Mais do que uma migração em busca dos melhores pastos, a Transumância é um testemunho da relação entre homem e natureza.
A Transumância é uma jornada épica que atravessa séculos: a migração periódica e sazonal de rebanhos – sobretudo ovinos e caprinos – guiados por pastores destemidos em busca das melhores pastagens que cada estação oferece. É um ballet ancestral entre homem, animal e natureza, uma dança coreografada pelo ritmo imemorial das estações.
Origem da palavra
O termo Transumância emerge do latim trans (através) e humus (terra), revelando a essência poética desta odisseia: movimento através da terra, um atravessar de territórios que transcende a simples deslocação.

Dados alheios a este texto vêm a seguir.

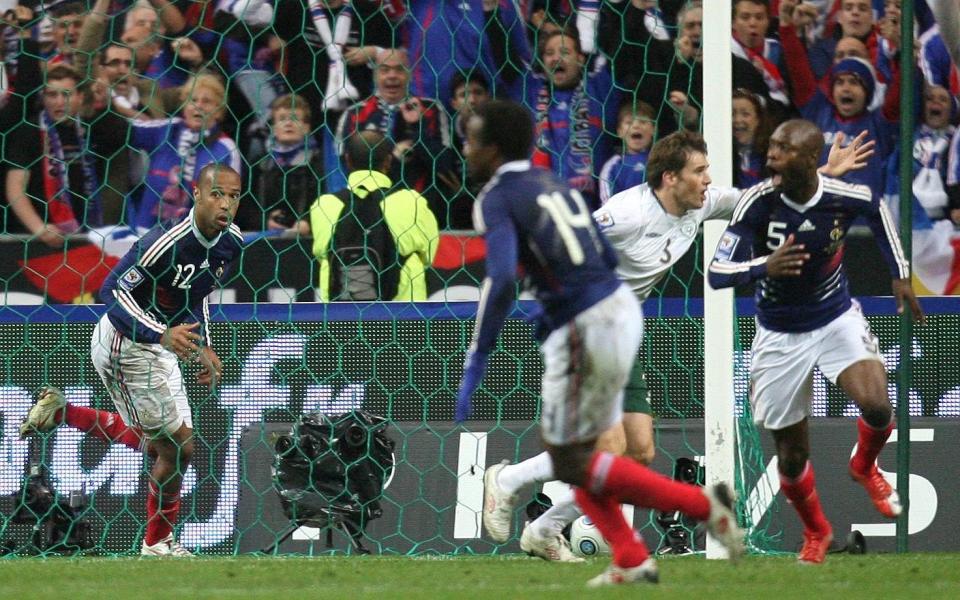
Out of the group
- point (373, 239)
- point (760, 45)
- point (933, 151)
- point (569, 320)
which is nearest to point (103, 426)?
point (373, 239)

Esta palavra encerra em si a alma de uma jornada que tece pontes invisíveis entre regiões distantes e une comunidades ao longo de rotas milenares gravadas na memória da paisagem.
Tipos de Transumância
A transumância manifesta-se em dois movimentos complementares, como o respirar da própria montanha:
- Transumância estival ou ascendente (também chamada transumância normal): a gloriosa subida dos rebanhos das planícies cálidas rumo às pastagens verdejantes das montanhas durante o verão – geralmente entre junho e setembro na Europa -, onde o ar puro e os pastos frescos aguardam como recompensa da caminhada
- Transumância invernal, invertida ou descendente: a descida estratégica dos rebanhos de montanha para as planícies temperadas, uma fuga engenhosa ao rigor implacável do inverno que açoita os cumes gelados
Contexto português
Em Portugal, a transumância é uma prática ancestral nas regiões da Beira Baixa e Beira Alta, com um enfoque particular na Serra da Estrela onde ainda hoje se pratica. Numa espécie de ciclo sazonal sagrado, a transumância desenhava um ciclo sagrado: desde maio-junho, quando o calor do verão começa a apertar, até setembro-outubro, quando as primeiras neves coroam os picos.
Pastores corajosos conduziam os seus rebanhos desde aldeias como Sabugueiro, Folgosinho e Videmonte até às terras mais amenas no sopé da Serra da Estrela, da Beira Baixa e até do Alentejo.
Esta prática milenar – uma das atividades de pastoreio mais simbólicas e poderosas da Europa – está gravada a ferro e fogo na cultura rural portuguesa, testemunho vivo de uma sabedoria ancestral que honra a terra, respeita os animais e celebra a extraordinária capacidade humana de viver em harmonia com os ciclos da natureza.